__CONSEGNA__: Ricopia senza modifiche il tratto del brano sul viaggio in Val di Taro che va da "Le doti del" fino a "ironia e poetica." compreso.

───── BRANO PROPOSTO ─────

In vacanza nella fresca Val di Taro
Il racconto di un "lungo" viaggio narrato da don Ferruccio Botti che inizia in treno da Collecchio, per giungere a Borgotaro e proseguire poi in corriera per Bedonia
Nel testo emergono diversi aspetti che caratterizzarono l'evoluzione dei trasporti, del territorio e delle tradizioni contadine, ovvero l'abbandono della locomotiva a vapore, il miglioramento del trasporto in valle per mezzo delle ormai grandi e comode corriere di Carpani, quelle che collegavano la stazione di Borgotaro con Bedonia, fino al "tortuoso e impetuoso corso del Taro" e la mietitura "ritardataria" del grano.
Don Ferruccio Botti, che spesso si firmava sui giornali con lo pseudonimo di "Ferrutius", come in questo caso, era un cultore di storia locale, appassionato di gastronomia ed enologia, e descriveva con assiduità personaggi, monumenti e momenti di vita del Parmense e della diocesi.
Le doti del sacerdote-scrittore spiccano appunto nel testo che segue, partendo proprio dall'evidente capacità di scrivere, per poi amalgamare tra di loro cultura, ironia e poetica.
Primo giorno a Bedonia
Luglio 1933
La mia automobile ha una marca speciale… che varia al variar delle occasioni! Anzi la mia è l’automobile degli altri e ha la marca “Amici!”. È naturale che con quest’automobile qualche volta si resti a piedi, o si debba prender il treno.
“Volete molti amici, diceva quella birba del Manzoni, volete molti amici? Cercate di non averne bisogno…”.
Fu così che ieri sera dovetti decidermi di prender il treno perché l’amico con la macchina non arrivava ed io dovevo assolutamente partire!
Eccomi dunque a Bedonia egualmente, dopo aver trascinato con me la valigia. In compenso ho potuto rivedere tutta la vallata del Taro dalla pianura di Collecchio a quella ondulata di Bedonia, per la linea ferroviaria che ora mi farebbe provare assai meglio la gioia di viaggiare in treno, se fossi ancora, come nei tempi dei primi viaggi per essa, un fanciullo decenne. Non più la noia del fumo, ma al posto delle vaporiere le snelle macchine elettriche; come da Borgotaro a Bedonia un comodo se pur grosso autobus, il quale non ha niente a che fare con quelli di quindici anni or sono!

───── SEZIONE DATI ─────

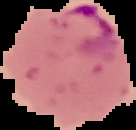
Result: Plasmodium parasites identified. Image is 136×130 pixels. Segmented cell region on a black background. From a thin blood film.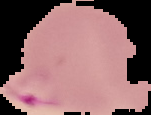

Summary:
  - Preparation: thin blood smear
  - Image size: 151×115 pixels
  - Malaria status: parasitized
  - Image type: segmented cell region on a black background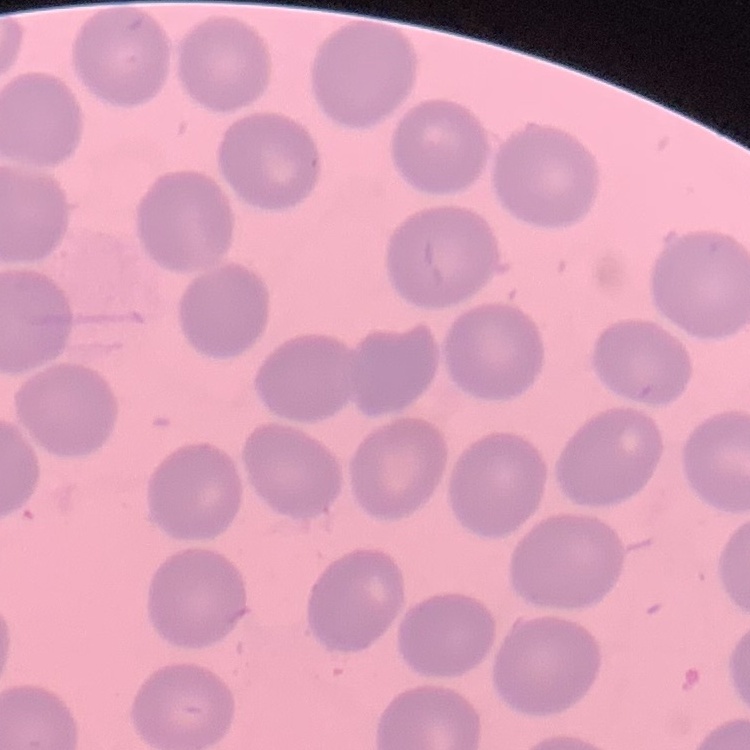

erythrocyte morphology = no rouleaux formation
stain = Field's or Giemsa
image type = square crop of a larger photomicrograph
preparation = thin blood filmState the blood parasite species.
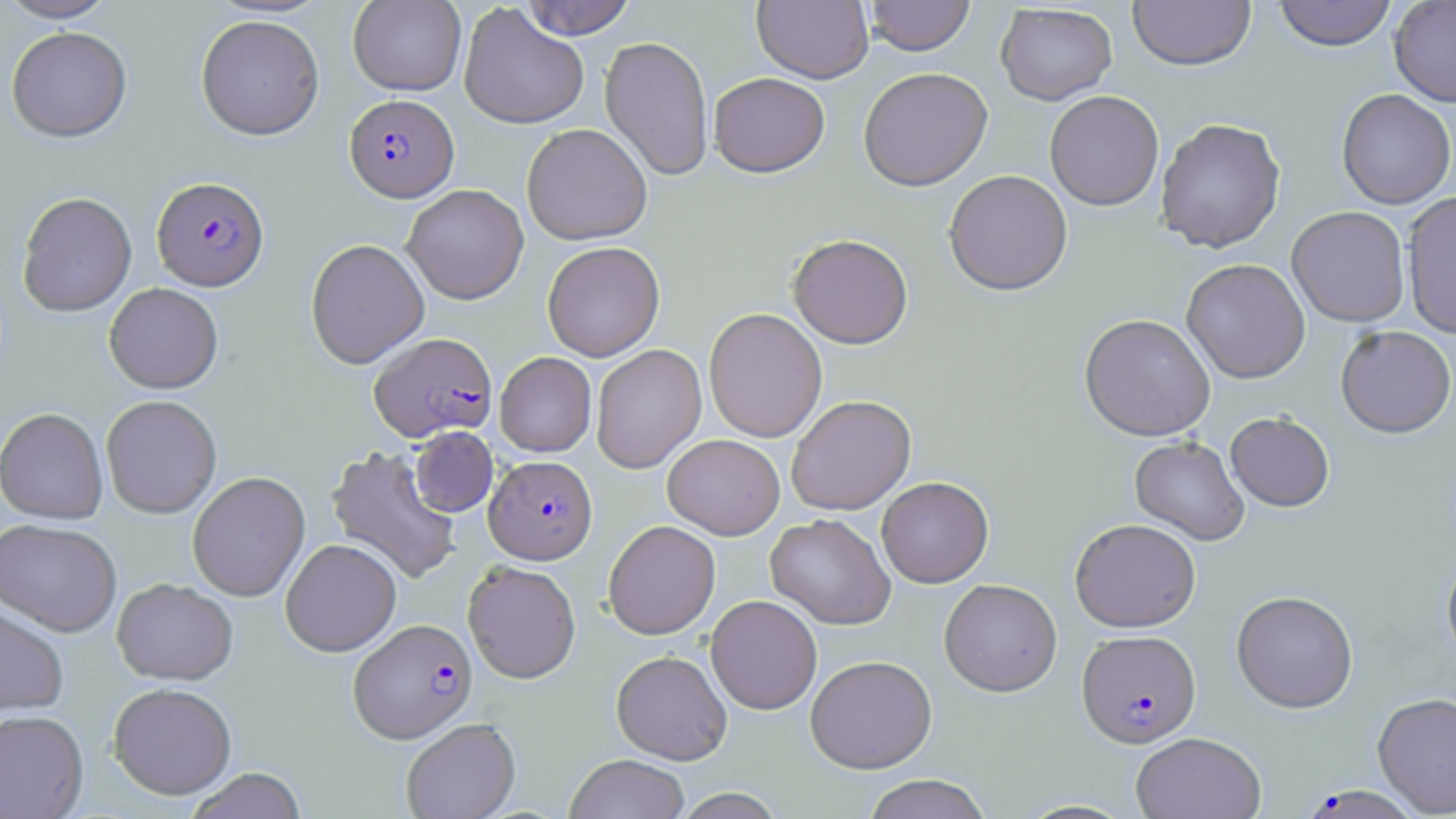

─────

__SOLUZIONE__:
Le doti del sacerdote-scrittore spiccano appunto nel testo che segue, partendo proprio dall'evidente capacità di scrivere, per poi amalgamare tra di loro cultura, ironia e poetica.